2016 yılında Tasarruf Mevduatı Sigorta Fonu'na (TMSF) devredilen Tokat'ın Turhal ilçesindeki Türkiye’nin ilk antimuan maden ocağında ‘küçülme’ gerekçesiyle işten çıkarılan işçilerin hak arayışı sürüyor. 

Maden işçisi Güven Kaya, “Bu antimuan madenlerde çalışan yöre halkında koah ya da ciğerde başka hastalıkları çıkıyor. Bu adamların başka bir iş yerine gidip çalışması mümkün değil, sonuçta ciğerinin yarısını bırakıyor. Sağlık raporu almaya gittiği zaman bu adamın ciğerinde leke olduğu için 'seni alamayız' diye bir tepki ile karşılaşıyor. Oradaki insanların tek geçim kaynağı da bu madenler... İki hafta boyunca deprem bölgesinde kaldım. İki hafta boyunca ben insanlara nasıl umut olabilirim diyerek çalıştım. Geçen gün bir pankart belediyenin önüne astık, söylemek isterim; ‘1999'da biz vardık, 6 Şubat'ta biz vardık; şimdi enkaz altında biz kaldık. Sesimizi duyan var mı” dedi.

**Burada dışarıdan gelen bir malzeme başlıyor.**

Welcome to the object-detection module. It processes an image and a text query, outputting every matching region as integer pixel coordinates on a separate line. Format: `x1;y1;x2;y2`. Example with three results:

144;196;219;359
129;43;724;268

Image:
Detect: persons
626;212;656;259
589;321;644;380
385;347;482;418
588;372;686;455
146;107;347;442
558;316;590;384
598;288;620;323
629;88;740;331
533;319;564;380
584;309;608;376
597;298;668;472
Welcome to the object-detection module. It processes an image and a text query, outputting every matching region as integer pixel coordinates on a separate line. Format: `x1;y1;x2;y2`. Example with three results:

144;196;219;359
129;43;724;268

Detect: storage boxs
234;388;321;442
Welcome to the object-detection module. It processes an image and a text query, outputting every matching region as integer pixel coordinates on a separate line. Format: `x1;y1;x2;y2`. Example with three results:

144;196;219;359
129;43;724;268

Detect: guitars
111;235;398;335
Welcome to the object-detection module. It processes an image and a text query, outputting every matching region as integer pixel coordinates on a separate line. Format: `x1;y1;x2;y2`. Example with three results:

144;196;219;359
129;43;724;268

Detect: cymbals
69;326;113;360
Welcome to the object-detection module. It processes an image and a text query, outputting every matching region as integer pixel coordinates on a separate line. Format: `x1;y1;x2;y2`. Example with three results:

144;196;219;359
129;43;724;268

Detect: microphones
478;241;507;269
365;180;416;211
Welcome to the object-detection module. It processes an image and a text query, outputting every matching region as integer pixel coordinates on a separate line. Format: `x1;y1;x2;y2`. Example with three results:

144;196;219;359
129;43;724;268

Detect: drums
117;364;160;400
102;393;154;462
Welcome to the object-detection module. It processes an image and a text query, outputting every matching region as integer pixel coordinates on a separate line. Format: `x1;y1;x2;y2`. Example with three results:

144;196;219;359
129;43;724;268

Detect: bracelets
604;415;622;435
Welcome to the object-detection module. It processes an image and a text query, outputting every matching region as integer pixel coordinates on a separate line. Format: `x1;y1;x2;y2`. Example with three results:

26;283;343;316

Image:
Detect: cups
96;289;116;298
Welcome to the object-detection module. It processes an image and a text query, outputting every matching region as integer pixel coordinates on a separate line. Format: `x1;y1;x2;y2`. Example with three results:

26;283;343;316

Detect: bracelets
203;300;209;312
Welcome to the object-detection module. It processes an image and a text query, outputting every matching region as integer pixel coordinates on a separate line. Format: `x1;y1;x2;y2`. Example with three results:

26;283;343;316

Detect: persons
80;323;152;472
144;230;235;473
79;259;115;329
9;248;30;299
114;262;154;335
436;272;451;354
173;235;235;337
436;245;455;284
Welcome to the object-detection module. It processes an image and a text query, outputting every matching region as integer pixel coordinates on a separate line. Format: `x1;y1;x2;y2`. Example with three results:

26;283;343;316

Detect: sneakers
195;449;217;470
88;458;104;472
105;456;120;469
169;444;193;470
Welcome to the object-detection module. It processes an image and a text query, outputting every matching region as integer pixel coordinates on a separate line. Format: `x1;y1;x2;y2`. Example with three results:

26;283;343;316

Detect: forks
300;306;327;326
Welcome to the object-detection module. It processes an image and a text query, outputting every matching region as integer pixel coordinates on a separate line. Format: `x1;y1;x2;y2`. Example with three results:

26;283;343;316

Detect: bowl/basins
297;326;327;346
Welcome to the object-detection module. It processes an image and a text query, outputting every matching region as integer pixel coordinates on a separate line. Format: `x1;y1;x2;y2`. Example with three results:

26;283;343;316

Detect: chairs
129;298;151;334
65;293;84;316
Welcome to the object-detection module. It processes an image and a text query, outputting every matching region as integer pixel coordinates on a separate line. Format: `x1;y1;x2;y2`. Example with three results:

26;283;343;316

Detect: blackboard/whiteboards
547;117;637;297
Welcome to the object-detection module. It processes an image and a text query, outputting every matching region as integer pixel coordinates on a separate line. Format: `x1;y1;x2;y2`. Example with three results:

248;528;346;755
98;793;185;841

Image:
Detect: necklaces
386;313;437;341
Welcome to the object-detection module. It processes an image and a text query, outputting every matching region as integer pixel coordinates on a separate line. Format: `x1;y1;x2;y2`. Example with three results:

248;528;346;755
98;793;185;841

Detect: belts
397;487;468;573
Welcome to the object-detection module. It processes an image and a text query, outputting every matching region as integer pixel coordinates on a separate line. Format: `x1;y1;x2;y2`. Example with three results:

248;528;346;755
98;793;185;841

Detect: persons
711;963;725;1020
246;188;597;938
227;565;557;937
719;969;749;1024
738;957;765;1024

Tokat'ın Turhal ilçesindeki Türkiye'nin ilk antimuan madeni olarak bilinen ve Koza Holding’e bağlı Özdemir Antimuan Madencilik tarafından işletilirken 15 Temmuz darbe girişiminden sonra TMSF'ye devredilen maden ocağında işçiler işten çıkarıldı.

 TMSF'ye devredildikten sonra işçi sayısı 180 işçiden 82'ye işçi sayısı düşürülürken, faaliyet gösteren 3 maden ocağının da kapatıldığı belirtildi. "Küçülmeye gidildiği" gerekçesi işten çıkarılan 26 maden işçisinden 3'ü işletmenin çatısına çıkarak eylem başlatmıştı. İşten çıkartılan işçilerin eylemi, işletme önünde ve Turhal ilçesinin meydanında devam ederken; Ankara'da seslerini duyurmak için Meclis'te milletvekilleri ile görüşen işçilerden Güven Kaya ve Mustafa Alim, yaşadıklarını anlattı.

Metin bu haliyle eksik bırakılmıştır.